Bei dem Versuch, Plätze im Bus zur Grenze zu ergattern, ging diesmal alles gut. Wir mussten zwar mehr für den Transport der Räder als für unsere Sitzplätze bezahlen, aber unsere Drahtesel bekamen ein eigenes Gepäckabteil im Laderaum des Busses und der Chef des Busterminals hat uns bis zur Abfahrt in sein Büro zu Tee und Kuchen eingeladen.

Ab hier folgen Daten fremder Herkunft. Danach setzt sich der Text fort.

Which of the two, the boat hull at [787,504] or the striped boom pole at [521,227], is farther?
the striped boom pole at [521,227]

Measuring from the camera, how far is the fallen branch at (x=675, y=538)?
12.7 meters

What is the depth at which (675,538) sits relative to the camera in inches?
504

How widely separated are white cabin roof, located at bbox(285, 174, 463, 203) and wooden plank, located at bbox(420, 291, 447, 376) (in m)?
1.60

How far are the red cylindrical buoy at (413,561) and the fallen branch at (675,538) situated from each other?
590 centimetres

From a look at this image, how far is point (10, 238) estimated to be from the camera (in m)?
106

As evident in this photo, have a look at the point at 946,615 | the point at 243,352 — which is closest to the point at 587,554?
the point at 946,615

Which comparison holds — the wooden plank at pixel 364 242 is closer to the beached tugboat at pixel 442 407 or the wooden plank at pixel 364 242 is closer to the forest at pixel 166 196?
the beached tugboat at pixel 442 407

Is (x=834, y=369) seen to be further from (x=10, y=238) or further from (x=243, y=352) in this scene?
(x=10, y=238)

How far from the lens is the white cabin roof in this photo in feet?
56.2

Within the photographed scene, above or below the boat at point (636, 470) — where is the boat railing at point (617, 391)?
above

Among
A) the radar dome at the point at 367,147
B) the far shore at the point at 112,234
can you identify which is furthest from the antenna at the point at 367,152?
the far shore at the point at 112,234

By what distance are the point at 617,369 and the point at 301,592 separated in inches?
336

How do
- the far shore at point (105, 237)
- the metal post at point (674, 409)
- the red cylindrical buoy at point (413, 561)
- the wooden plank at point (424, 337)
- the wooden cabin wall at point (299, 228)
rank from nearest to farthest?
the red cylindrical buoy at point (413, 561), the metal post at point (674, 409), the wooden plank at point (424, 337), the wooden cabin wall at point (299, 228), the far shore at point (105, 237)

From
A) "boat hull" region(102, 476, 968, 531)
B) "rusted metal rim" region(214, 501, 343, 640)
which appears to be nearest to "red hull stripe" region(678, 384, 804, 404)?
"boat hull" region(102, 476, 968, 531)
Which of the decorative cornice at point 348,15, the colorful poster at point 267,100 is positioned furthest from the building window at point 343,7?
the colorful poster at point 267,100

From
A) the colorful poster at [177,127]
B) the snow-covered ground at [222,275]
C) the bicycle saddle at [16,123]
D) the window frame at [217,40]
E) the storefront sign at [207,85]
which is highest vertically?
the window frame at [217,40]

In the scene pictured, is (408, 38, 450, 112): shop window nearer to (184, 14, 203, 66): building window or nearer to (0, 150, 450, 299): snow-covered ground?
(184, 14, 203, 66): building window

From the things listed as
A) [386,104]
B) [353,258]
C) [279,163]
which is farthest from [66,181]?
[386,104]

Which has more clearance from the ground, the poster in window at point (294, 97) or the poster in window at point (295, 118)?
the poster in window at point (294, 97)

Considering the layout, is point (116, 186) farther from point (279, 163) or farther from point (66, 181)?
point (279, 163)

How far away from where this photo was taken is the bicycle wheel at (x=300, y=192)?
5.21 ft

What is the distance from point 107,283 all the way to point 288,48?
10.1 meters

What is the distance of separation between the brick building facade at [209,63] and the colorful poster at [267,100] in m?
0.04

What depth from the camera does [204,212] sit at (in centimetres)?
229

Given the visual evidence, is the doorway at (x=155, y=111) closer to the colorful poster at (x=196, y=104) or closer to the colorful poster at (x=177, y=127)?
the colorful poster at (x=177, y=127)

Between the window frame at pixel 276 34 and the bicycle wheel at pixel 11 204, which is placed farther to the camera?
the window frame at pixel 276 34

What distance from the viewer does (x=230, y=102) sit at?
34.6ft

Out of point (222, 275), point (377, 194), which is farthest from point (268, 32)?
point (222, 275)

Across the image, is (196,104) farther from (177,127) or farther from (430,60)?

Wieder einmal spät abends kamen wir im Grenzort Sarakhs an. Als wir Einheimische fragten, wo wir zelten könnten, haben sie uns an die Polizei verwiesen. Wir sind dann also zum Revier und haben nach einem sicheren Plätzchen für die Nacht gefragt. Nach Beratschlagen und Telefonieren mussten wir schließlich einem Polizeiauto folgen und wurden zum Roten Halbmond geleitet (sowas wie das Rote Kreuz in Deutschland). Wir durften die Nacht dort mit den netten Diensthabenden im Bereitschaftszimmer verbringen, die ganz neugierig unsere sämtlichen Reisefotos anschauen wollten, Frühstück am nächsten Morgen inklusive. Zum Abschluss ein sehr schöner und gemütlicher letzter Abend im Iran 1 km vor der turkmenischen Grenze.